Entries from a dataset
○ ○ ○ ○

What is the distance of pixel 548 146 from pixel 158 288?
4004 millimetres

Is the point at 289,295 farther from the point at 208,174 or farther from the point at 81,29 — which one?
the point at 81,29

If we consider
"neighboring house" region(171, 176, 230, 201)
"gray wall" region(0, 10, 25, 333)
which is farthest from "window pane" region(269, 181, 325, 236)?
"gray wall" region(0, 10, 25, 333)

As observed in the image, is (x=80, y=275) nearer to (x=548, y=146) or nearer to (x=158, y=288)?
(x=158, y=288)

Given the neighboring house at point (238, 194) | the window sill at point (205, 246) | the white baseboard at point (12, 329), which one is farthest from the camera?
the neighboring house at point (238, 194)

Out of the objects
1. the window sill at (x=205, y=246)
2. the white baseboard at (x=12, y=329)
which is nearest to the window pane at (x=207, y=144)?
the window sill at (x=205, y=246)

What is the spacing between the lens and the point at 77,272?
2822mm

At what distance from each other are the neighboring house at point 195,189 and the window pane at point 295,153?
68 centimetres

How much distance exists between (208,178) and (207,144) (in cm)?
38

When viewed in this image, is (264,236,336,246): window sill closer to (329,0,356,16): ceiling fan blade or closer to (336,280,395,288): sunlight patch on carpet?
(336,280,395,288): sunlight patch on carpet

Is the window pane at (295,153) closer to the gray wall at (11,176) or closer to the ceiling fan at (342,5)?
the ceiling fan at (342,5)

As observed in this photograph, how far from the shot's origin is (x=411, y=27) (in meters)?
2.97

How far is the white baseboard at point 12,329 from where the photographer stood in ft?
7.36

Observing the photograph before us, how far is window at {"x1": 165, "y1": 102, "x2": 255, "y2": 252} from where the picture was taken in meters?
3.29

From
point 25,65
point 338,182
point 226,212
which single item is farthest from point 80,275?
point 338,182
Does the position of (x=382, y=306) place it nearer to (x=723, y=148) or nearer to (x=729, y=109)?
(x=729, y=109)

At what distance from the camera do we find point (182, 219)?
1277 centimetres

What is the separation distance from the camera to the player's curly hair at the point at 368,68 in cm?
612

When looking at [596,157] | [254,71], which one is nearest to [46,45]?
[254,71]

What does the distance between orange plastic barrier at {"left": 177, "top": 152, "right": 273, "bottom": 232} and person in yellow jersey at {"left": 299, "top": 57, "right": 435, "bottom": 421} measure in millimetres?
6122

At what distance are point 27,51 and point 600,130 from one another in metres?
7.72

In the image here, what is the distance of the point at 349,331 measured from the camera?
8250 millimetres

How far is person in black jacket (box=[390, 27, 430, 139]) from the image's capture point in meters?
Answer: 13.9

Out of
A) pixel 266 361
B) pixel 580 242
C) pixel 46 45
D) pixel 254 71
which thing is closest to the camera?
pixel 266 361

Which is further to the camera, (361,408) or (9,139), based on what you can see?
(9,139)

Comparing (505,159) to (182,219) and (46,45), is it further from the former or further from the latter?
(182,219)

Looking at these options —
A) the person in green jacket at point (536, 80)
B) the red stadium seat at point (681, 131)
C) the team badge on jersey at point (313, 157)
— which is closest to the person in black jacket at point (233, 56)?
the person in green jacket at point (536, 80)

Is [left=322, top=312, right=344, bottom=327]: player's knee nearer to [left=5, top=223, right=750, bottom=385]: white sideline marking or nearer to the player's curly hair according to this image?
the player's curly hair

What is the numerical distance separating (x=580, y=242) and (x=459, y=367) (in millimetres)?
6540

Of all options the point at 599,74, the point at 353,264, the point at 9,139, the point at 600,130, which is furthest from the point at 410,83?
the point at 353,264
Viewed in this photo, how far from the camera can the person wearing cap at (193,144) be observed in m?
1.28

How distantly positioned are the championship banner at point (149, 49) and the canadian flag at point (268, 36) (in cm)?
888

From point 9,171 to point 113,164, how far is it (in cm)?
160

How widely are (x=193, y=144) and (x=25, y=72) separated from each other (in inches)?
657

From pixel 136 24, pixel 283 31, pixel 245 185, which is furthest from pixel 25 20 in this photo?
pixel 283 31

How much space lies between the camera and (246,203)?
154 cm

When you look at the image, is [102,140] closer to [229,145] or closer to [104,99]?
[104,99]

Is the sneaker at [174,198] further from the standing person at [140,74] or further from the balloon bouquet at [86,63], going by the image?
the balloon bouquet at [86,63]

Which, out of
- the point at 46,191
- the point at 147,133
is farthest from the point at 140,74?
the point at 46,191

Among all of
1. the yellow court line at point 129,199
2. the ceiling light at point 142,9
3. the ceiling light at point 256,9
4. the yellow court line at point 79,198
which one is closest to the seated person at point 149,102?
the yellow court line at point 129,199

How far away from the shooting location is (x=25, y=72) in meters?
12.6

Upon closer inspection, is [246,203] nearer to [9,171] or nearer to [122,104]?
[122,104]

○ ○ ○ ○

## WHAT IS BEING ASKED
Quote every row above verbatim, keeping each line unchanged.

## EXPECTED OUTPUT
What is the distance of pixel 548 146 from pixel 158 288?
4004 millimetres

Is the point at 289,295 farther from the point at 208,174 or farther from the point at 81,29 — which one?
the point at 81,29

If we consider
"neighboring house" region(171, 176, 230, 201)
"gray wall" region(0, 10, 25, 333)
which is farthest from "window pane" region(269, 181, 325, 236)?
"gray wall" region(0, 10, 25, 333)

As observed in the image, is (x=80, y=275) nearer to (x=548, y=146) or nearer to (x=158, y=288)?
(x=158, y=288)

Given the neighboring house at point (238, 194) | the window sill at point (205, 246) | the white baseboard at point (12, 329), which one is farthest from the camera?
the neighboring house at point (238, 194)

Out of the objects
1. the window sill at (x=205, y=246)
2. the white baseboard at (x=12, y=329)
which is nearest to the window pane at (x=207, y=144)?
the window sill at (x=205, y=246)

What is the spacing between the lens and the point at 77,272?
2822mm

At what distance from each other are the neighboring house at point 195,189 and the window pane at point 295,153?
68 centimetres

How much distance exists between (208,178) and (207,144) (in cm)?
38

When viewed in this image, is (264,236,336,246): window sill closer to (329,0,356,16): ceiling fan blade or closer to (336,280,395,288): sunlight patch on carpet?
(336,280,395,288): sunlight patch on carpet

Is the window pane at (295,153) closer to the gray wall at (11,176) or closer to the ceiling fan at (342,5)?
the ceiling fan at (342,5)

As observed in this photograph, how far from the shot's origin is (x=411, y=27) (in meters)?
2.97

How far is the white baseboard at point 12,329 from where the photographer stood in ft?
7.36

Observing the photograph before us, how far is window at {"x1": 165, "y1": 102, "x2": 255, "y2": 252} from where the picture was taken in meters?
3.29

From
point 25,65
point 338,182
point 226,212
which single item is farthest from point 80,275?
point 338,182
Does the position of (x=382, y=306) place it nearer to (x=723, y=148) or nearer to (x=729, y=109)?
(x=729, y=109)

At what distance from the camera do we find point (182, 219)?
1277 centimetres

What is the separation distance from the camera to the player's curly hair at the point at 368,68 in cm?
612

When looking at [596,157] | [254,71], which one is nearest to [46,45]?
[254,71]

What does the distance between orange plastic barrier at {"left": 177, "top": 152, "right": 273, "bottom": 232} and person in yellow jersey at {"left": 299, "top": 57, "right": 435, "bottom": 421} measure in millimetres?
6122

At what distance are point 27,51 and point 600,130 from one another in metres?
7.72

In the image here, what is the distance of the point at 349,331 measured from the camera?
8250 millimetres

How far is person in black jacket (box=[390, 27, 430, 139]) from the image's capture point in meters?
Answer: 13.9

Out of
A) pixel 266 361
B) pixel 580 242
C) pixel 46 45
D) pixel 254 71
which thing is closest to the camera?
pixel 266 361

Which is further to the camera, (361,408) or (9,139), based on what you can see?
(9,139)

Comparing (505,159) to (182,219) and (46,45), is it further from the former or further from the latter?
(182,219)

Looking at these options —
A) the person in green jacket at point (536, 80)
B) the red stadium seat at point (681, 131)
C) the team badge on jersey at point (313, 157)
— which is closest to the person in black jacket at point (233, 56)?
the person in green jacket at point (536, 80)

Is [left=322, top=312, right=344, bottom=327]: player's knee nearer to [left=5, top=223, right=750, bottom=385]: white sideline marking or nearer to the player's curly hair according to this image?
the player's curly hair

What is the numerical distance separating (x=580, y=242) and (x=459, y=367) (in millimetres)?
6540

Of all options the point at 599,74, the point at 353,264, the point at 9,139, the point at 600,130, which is furthest from the point at 410,83?
the point at 353,264
Viewed in this photo, how far from the camera can the person wearing cap at (193,144) be observed in m?
1.28

How distantly positioned are the championship banner at point (149, 49) and the canadian flag at point (268, 36) (in cm)?
888

From point 9,171 to point 113,164, how far is it (in cm)?
160

How widely are (x=193, y=144) and (x=25, y=72) separated from each other (in inches)?
657

From pixel 136 24, pixel 283 31, pixel 245 185, which is furthest from pixel 25 20 in this photo?
pixel 283 31

How much space lies between the camera and (246,203)?
154 cm

When you look at the image, is [102,140] closer to [229,145] or closer to [104,99]?
[104,99]

Is the sneaker at [174,198] further from the standing person at [140,74] or further from the balloon bouquet at [86,63], going by the image?
the balloon bouquet at [86,63]

Which, out of
- the point at 46,191
- the point at 147,133
is farthest from the point at 140,74?
the point at 46,191

Among all of
1. the yellow court line at point 129,199
2. the ceiling light at point 142,9
3. the ceiling light at point 256,9
4. the yellow court line at point 79,198
which one is closest to the seated person at point 149,102?
the yellow court line at point 129,199

How far away from the shooting location is (x=25, y=72) in meters?
12.6

Upon closer inspection, is [246,203] nearer to [9,171] or nearer to [122,104]?
[122,104]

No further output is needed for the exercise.